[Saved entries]

=-=-=

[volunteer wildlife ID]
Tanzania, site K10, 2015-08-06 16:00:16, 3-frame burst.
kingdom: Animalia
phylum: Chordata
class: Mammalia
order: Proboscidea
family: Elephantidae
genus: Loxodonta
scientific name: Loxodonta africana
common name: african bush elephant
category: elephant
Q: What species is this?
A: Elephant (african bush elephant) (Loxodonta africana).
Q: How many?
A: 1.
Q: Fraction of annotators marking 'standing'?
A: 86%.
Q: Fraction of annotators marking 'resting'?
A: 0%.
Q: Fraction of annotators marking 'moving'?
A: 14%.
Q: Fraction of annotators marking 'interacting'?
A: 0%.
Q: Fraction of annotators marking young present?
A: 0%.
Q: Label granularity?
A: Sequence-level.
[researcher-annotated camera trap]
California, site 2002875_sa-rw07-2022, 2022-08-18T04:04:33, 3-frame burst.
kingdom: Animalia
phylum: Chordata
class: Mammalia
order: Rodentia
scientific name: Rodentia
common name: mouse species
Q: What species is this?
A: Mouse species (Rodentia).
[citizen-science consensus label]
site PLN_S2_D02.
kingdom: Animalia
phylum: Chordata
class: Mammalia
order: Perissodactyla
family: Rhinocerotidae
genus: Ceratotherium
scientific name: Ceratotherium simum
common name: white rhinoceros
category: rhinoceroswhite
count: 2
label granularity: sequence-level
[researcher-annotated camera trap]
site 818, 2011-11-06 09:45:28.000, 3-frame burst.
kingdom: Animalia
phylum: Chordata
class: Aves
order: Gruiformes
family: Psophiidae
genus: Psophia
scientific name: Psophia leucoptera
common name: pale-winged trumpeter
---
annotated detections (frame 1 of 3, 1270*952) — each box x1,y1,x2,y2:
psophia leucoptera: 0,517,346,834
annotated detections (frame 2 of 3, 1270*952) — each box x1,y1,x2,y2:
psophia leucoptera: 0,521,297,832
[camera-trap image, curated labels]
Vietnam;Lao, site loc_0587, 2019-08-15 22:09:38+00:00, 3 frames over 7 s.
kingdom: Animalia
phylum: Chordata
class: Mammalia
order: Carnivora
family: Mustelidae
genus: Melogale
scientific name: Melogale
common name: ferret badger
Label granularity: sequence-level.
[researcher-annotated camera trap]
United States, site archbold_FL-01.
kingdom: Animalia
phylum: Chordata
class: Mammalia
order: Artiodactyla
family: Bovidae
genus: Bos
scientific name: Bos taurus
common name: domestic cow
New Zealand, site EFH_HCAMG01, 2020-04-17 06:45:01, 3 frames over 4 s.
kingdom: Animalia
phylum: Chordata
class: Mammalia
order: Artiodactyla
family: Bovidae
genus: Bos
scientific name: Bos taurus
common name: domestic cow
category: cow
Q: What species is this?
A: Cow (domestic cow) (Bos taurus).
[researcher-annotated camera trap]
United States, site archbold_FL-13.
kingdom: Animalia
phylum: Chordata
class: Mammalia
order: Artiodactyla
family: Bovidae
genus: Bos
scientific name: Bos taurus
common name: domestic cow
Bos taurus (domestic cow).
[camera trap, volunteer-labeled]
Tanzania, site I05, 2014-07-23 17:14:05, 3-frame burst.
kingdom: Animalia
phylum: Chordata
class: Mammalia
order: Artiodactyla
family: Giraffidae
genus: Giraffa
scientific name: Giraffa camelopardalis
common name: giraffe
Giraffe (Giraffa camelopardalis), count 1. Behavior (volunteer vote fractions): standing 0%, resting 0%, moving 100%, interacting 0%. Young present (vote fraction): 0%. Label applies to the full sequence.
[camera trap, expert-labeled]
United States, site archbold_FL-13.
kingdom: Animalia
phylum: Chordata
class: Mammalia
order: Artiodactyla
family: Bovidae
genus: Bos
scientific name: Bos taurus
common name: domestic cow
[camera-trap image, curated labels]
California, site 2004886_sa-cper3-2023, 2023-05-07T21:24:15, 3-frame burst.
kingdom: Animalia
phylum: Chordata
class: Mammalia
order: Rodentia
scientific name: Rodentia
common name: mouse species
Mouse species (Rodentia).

=-=-=

Wherever the word "marking" turns up in the records, copy out the line it is on.

> [EXPECTED OUTPUT]
Q: Fraction of annotators marking 'standing'?
Q: Fraction of annotators marking 'resting'?
Q: Fraction of annotators marking 'moving'?
Q: Fraction of annotators marking 'interacting'?
Q: Fraction of annotators marking young present?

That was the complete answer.